_WHAT YOU ARE ASKED TO DO:_ The listing must be reproduced in full, exactly as it stands.
--- start of INFORMATION SHOWN ---
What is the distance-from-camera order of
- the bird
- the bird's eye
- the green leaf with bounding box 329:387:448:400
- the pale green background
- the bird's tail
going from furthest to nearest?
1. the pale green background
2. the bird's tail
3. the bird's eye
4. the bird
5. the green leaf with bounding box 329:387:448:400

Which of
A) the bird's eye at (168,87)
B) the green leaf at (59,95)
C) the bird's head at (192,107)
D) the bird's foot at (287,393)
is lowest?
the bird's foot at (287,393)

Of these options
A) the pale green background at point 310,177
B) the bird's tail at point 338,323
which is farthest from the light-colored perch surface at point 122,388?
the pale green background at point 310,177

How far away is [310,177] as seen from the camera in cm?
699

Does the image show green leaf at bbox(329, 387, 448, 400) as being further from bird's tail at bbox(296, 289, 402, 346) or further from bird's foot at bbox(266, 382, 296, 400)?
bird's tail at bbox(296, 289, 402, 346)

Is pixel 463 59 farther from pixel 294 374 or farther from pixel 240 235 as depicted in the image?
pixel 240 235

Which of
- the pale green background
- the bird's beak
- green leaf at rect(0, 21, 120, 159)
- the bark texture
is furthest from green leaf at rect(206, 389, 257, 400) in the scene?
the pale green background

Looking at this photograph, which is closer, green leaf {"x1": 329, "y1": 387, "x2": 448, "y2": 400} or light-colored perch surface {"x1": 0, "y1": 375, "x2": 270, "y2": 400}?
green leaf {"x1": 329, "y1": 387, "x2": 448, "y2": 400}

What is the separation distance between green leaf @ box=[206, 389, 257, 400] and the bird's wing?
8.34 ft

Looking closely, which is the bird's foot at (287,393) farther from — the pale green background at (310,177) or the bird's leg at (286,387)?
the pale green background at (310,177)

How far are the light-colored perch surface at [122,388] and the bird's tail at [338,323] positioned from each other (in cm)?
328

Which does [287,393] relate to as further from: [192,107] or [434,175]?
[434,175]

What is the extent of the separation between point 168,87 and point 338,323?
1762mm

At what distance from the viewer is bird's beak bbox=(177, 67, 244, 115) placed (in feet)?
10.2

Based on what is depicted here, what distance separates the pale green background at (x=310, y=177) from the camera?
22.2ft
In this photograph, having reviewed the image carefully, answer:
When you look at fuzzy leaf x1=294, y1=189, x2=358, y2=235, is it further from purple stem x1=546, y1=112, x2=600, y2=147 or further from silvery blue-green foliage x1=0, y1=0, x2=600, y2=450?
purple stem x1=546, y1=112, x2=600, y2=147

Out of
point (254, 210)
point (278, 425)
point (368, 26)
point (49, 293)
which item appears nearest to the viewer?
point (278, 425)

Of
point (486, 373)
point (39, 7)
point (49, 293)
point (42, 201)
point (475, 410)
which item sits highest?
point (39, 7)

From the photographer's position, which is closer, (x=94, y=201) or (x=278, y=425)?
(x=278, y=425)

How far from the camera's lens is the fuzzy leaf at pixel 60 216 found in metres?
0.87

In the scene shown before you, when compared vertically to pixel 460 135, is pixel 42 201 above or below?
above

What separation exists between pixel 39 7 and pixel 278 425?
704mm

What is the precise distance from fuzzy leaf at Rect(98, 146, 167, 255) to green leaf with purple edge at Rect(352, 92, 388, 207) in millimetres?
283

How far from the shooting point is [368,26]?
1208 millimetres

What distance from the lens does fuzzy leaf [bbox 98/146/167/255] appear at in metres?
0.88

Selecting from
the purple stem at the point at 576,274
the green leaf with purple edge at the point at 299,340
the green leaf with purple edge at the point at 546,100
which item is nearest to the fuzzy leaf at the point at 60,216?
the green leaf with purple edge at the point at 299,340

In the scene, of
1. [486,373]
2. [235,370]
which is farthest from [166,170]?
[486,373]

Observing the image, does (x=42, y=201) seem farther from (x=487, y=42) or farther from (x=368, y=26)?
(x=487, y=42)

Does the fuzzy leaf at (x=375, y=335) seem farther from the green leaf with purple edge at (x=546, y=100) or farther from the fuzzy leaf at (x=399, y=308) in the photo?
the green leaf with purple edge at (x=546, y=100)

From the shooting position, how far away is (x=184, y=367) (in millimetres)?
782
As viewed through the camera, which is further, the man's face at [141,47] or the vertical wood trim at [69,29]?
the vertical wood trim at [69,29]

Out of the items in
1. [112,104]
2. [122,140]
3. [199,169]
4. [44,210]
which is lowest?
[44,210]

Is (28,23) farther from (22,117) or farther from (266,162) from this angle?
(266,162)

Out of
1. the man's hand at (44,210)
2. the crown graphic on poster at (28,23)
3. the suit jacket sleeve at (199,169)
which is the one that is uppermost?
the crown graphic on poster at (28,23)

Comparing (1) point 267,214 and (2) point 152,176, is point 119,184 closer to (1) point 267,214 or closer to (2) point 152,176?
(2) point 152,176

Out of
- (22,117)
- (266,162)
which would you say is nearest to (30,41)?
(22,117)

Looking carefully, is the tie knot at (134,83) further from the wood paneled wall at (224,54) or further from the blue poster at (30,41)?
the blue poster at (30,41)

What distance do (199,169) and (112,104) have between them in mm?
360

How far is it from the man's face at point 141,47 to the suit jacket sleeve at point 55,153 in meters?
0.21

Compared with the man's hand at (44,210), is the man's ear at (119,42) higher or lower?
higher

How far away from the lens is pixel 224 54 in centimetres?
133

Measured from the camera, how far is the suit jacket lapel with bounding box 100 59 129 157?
--- end of INFORMATION SHOWN ---
_SOLUTION TO THIS EXERCISE:_
What is the distance-from-camera order of
- the bird
- the bird's eye
- the green leaf with bounding box 329:387:448:400
- the pale green background
- the bird's tail
going from furthest to nearest?
1. the pale green background
2. the bird's tail
3. the bird's eye
4. the bird
5. the green leaf with bounding box 329:387:448:400

Which of
A) the bird's eye at (168,87)
B) the green leaf at (59,95)
C) the bird's head at (192,107)
D) the bird's foot at (287,393)
is lowest?
the bird's foot at (287,393)

Of these options
A) the pale green background at point 310,177
B) the bird's tail at point 338,323
which is farthest from the light-colored perch surface at point 122,388?
the pale green background at point 310,177

How far away is [310,177] as seen from the camera in cm?
699

Does the image show green leaf at bbox(329, 387, 448, 400) as being further from bird's tail at bbox(296, 289, 402, 346) or further from bird's foot at bbox(266, 382, 296, 400)?
bird's tail at bbox(296, 289, 402, 346)

Is pixel 463 59 farther from pixel 294 374 or farther from pixel 240 235 as depicted in the image?
pixel 240 235

Which of
- the pale green background
- the bird's beak
- green leaf at rect(0, 21, 120, 159)
- the bark texture
is furthest from green leaf at rect(206, 389, 257, 400) in the scene?
the pale green background

Looking at this photograph, which is closer, green leaf {"x1": 329, "y1": 387, "x2": 448, "y2": 400} or light-colored perch surface {"x1": 0, "y1": 375, "x2": 270, "y2": 400}?
green leaf {"x1": 329, "y1": 387, "x2": 448, "y2": 400}

What is the separation distance between green leaf @ box=[206, 389, 257, 400] and the bird's wing?
8.34 ft

Looking closely, which is the bird's foot at (287,393) farther from — the pale green background at (310,177) or the bird's leg at (286,387)?
the pale green background at (310,177)

How far are the light-colored perch surface at [122,388] and the bird's tail at [338,323] positioned from each other (in cm)?
328

Which does [287,393] relate to as further from: [192,107] or [434,175]?
[434,175]

What is the extent of the separation between point 168,87 and point 338,323?
1762mm

At what distance from the viewer is bird's beak bbox=(177, 67, 244, 115) placed (in feet)?
10.2

Based on what is depicted here, what distance separates the pale green background at (x=310, y=177) from the camera?
22.2ft
In this photograph, having reviewed the image carefully, answer:
When you look at fuzzy leaf x1=294, y1=189, x2=358, y2=235, is it further from purple stem x1=546, y1=112, x2=600, y2=147 or further from silvery blue-green foliage x1=0, y1=0, x2=600, y2=450?
purple stem x1=546, y1=112, x2=600, y2=147

Out of
point (254, 210)
point (278, 425)
point (368, 26)
point (49, 293)
which item appears nearest to the viewer?
point (278, 425)

Of
point (486, 373)
point (39, 7)
point (49, 293)
point (42, 201)
point (475, 410)
which item sits highest?
point (39, 7)

From the photographer's position, which is closer, (x=94, y=201) or (x=278, y=425)?
(x=278, y=425)

How far from the camera's lens is the fuzzy leaf at pixel 60 216 found in metres?
0.87

In the scene shown before you, when compared vertically to pixel 460 135, is pixel 42 201 above or below?
above

What separation exists between pixel 39 7 and pixel 278 425?
704mm

What is the precise distance from fuzzy leaf at Rect(98, 146, 167, 255) to green leaf with purple edge at Rect(352, 92, 388, 207) in millimetres?
283

How far from the shooting point is [368,26]?
1208 millimetres

What distance from the lens does fuzzy leaf [bbox 98/146/167/255] appear at in metres?
0.88

Selecting from
the purple stem at the point at 576,274
the green leaf with purple edge at the point at 299,340
the green leaf with purple edge at the point at 546,100
which item is nearest to the fuzzy leaf at the point at 60,216?
the green leaf with purple edge at the point at 299,340

In the scene, of
1. [486,373]
2. [235,370]
which is farthest from [166,170]?
[486,373]

Observing the image, does (x=42, y=201) seem farther from (x=487, y=42) or farther from (x=368, y=26)?
(x=487, y=42)

Does the fuzzy leaf at (x=375, y=335) seem farther from the green leaf with purple edge at (x=546, y=100) or farther from the fuzzy leaf at (x=399, y=308) in the photo?
the green leaf with purple edge at (x=546, y=100)

From the shooting position, how far away is (x=184, y=367) (in millimetres)?
782
As viewed through the camera, which is further, the man's face at [141,47] or the vertical wood trim at [69,29]?
the vertical wood trim at [69,29]

Out of the items in
1. [112,104]
2. [122,140]
3. [199,169]
4. [44,210]
which is lowest?
[44,210]

Is (28,23) farther from (22,117) or farther from (266,162) from this angle?
(266,162)

Out of
1. the man's hand at (44,210)
2. the crown graphic on poster at (28,23)
3. the suit jacket sleeve at (199,169)
which is the one that is uppermost?
the crown graphic on poster at (28,23)

Comparing (1) point 267,214 and (2) point 152,176, is point 119,184 closer to (1) point 267,214 or closer to (2) point 152,176?
(2) point 152,176

Out of
- (22,117)
- (266,162)
which would you say is nearest to (30,41)?
(22,117)

Looking carefully, is the tie knot at (134,83) further from the wood paneled wall at (224,54) or further from the blue poster at (30,41)?
the blue poster at (30,41)

What distance do (199,169) and (112,104) have between them in mm?
360

How far is it from the man's face at point 141,47 to the suit jacket sleeve at point 55,153 in meters?
0.21

Compared with the man's hand at (44,210), is the man's ear at (119,42) higher or lower?
higher

How far away from the lens is pixel 224 54 in centimetres?
133

Measured from the camera, how far is the suit jacket lapel with bounding box 100 59 129 157?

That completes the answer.